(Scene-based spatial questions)
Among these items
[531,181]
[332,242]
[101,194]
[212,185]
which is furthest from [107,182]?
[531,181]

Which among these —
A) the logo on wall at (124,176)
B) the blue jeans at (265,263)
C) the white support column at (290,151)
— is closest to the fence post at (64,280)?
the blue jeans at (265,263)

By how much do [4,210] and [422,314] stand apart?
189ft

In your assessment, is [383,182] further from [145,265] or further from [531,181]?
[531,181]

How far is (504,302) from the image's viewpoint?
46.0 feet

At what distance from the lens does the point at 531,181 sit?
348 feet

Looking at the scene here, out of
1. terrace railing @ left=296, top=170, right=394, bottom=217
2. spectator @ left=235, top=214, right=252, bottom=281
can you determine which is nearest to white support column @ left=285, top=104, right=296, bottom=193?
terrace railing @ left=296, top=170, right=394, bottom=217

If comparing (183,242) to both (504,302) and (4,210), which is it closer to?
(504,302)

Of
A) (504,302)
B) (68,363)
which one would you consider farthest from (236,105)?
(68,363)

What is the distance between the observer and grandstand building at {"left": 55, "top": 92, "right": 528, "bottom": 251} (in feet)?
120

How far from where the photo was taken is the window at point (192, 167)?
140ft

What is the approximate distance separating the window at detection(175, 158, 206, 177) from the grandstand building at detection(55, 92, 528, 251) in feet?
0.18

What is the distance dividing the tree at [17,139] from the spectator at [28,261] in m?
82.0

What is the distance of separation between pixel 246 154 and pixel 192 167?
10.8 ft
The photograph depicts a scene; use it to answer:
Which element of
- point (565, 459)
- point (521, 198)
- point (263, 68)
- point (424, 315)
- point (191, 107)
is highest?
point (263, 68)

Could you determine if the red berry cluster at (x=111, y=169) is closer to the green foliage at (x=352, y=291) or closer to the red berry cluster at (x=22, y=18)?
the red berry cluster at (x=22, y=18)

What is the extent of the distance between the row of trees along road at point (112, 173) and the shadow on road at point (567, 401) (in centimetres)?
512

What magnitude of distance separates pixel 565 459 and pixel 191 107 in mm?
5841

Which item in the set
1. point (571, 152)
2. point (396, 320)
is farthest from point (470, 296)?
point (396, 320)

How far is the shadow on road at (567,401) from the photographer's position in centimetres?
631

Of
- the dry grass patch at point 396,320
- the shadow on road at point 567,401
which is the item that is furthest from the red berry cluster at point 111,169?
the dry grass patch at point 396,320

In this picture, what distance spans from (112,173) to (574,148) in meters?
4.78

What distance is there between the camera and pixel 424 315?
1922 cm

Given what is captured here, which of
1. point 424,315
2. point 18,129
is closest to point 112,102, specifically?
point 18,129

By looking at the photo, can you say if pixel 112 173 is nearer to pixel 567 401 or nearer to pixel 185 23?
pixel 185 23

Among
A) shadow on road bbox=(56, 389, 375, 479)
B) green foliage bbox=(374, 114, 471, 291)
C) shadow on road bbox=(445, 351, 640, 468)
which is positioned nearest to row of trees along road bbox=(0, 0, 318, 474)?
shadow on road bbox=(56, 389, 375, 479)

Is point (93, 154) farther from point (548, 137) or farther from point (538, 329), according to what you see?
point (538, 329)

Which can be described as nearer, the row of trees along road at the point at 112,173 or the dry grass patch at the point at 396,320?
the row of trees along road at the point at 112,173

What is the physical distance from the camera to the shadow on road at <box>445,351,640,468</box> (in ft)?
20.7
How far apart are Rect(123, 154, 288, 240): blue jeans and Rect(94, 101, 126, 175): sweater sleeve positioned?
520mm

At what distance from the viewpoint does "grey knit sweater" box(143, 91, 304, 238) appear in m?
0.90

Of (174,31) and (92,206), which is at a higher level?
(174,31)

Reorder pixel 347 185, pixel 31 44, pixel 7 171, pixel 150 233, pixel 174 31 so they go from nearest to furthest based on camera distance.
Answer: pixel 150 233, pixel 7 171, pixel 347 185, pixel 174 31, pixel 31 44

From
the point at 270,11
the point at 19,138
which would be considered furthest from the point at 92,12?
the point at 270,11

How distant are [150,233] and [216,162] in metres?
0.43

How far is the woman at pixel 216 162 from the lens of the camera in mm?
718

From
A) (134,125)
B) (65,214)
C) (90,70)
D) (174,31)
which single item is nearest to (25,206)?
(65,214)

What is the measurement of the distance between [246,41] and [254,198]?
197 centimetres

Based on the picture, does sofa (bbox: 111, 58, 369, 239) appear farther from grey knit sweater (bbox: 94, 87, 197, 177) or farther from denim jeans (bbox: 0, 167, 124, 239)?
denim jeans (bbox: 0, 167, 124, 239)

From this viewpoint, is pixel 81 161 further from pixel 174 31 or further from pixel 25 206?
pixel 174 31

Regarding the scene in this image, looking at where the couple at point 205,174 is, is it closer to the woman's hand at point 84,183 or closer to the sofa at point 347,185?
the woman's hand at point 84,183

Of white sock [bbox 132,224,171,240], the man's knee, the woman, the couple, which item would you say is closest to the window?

Problem statement:
Locate every line in the items above that contains the string "apart" and copy each of those lines.

Result for this exercise:
By how much do [4,210] and [422,314] stand apart?
How far apart are Rect(123, 154, 288, 240): blue jeans and Rect(94, 101, 126, 175): sweater sleeve positioned?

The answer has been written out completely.